Only Amit Mishra’s drastic — if slow — turn put de Villiers off occasionally; indeed against the leg-spinner he waited for the short ball, an inevitable consequence of a tired shoulder. Still he twice met deliveries on the full, before they could fully realise themselves as leg-breaks, and clipped them for boundaries.

Fair game

Both off-spinners were fair game. Sehwag dealt better with de Villiers’ footwork than Harbhajan. Sehwag pauses in his delivery stride, which allows him to adjust late — sighting one of de Villiers’ advances, he pushed an off-break wide. The batsman tried to hit to leg, but for once couldn’t get into the position needed and the miscued stroke was held by S. Badrinath behind point.

Amla progressed serenely, but India’s bowlers managed to retard South Africa’s scoring. In the hour before tea, India kept South Africa to 30 runs from 14 overs — the home side’s best hour of play after the first morning.

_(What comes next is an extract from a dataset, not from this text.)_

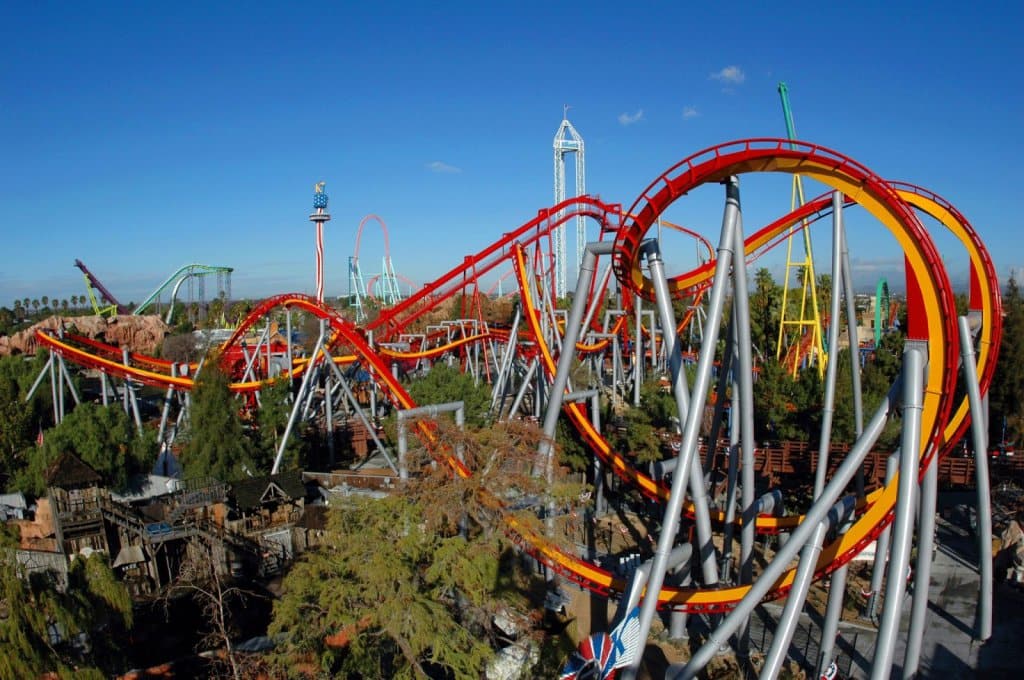 Parques Knott's Berry Farm Califórnia na Califórnia Parques Knott's Berry Farm Califórnia na Califórnia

Amla went from 184 to 188 with a reverse-swept four, but otherwise played the percentages, turning Harbhajan and Sehwag behind square on the leg-side. Barring an edged drive on Sunday that went between the keeper and first slip, and a possible dropped chance on 149, Amla gave India little hope.

Harbhajan not effective

India’s bowlers hadn’t much to work with. Harbhajan bowled better than he did on Saturday, experimenting with a wider line to start with before going around the stumps. But great bowlers manage to find penetration in difficult conditions, and Harbhajan didn’t on Sunday.

Mishra was unlucky: he’s the sort of bowler who produces wicket-taking balls, and he repeatedly beat batsmen with leg-breaks that went around corners without gaining the edge.

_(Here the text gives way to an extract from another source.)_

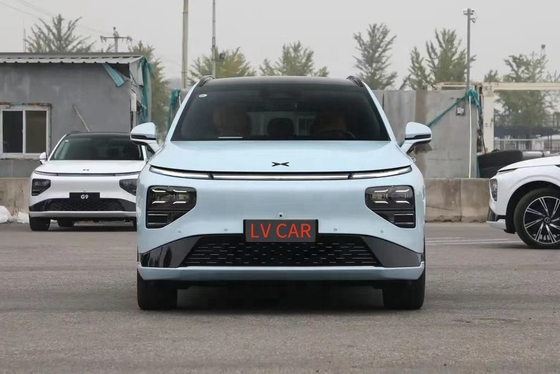 Υλικό υφασματικών καθισμάτων AWD Ηλεκτρικό SUV XPeng G9 Νέο ενεργειακό όχημα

Neither Zaheer nor Ishant could harness the powers of reverse swing as he’d have liked. But bowling conditions are best judged after both teams have had their turn.

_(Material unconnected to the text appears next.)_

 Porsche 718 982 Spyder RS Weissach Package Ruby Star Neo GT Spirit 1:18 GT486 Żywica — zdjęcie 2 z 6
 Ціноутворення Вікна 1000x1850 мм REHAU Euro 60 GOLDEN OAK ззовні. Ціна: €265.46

Will South Africa’s bowlers succeed where India’s didn’t? The tourists have a slight advantage however: the weight of a massive first-innings often exerts paralysing pressure.

Scoreboard

South Africa -- 1st innings: G. Smith b Zaheer 6 (26b), A. Prince c Dhoni b Zaheer 0 (10b), H. Amla (not out) 253 (473b, 22x4), J. Kallis c Vijay b Harbhajan 173 (351b, 15x4, 2x6), A.B. de Villiers c Badrinath b Sehwag 53 (88b, 5x4), J-P. Duminy lbw b Harbhajan 9 (35b, 1x4), M. Boucher c Mishra b Zaheer 39 (75b, 3x4), D. Steyn (not out) 0 (7b); Extras (b-8, lb-8, nb-9): 25. Total (for six wickets decl. in 176 overs): 558.

Fall of wickets: 1-5 (Prince), 2-6 (Smith), 3-346 (Kallis), 4-454 (de Villiers), 5-476 (Duminy), 6-554 (Boucher).

India bowling: Zaheer 31-7-96-3, Ishant 28-4-85-0, Harbhajan 46-1-166-2, Mishra 53-5-140-0, Sehwag 18-1-55-1.

India -- 1st innings: G. Gambhir (batting) 12 (14b, 2x4), V. Sehwag (batting) 9 (10b, 1x4); Extras (b-4): 4. Total (for no loss in four overs): 25.

South Africa bowling: Steyn 2-0-8-0, Morkel 2-0-13-0.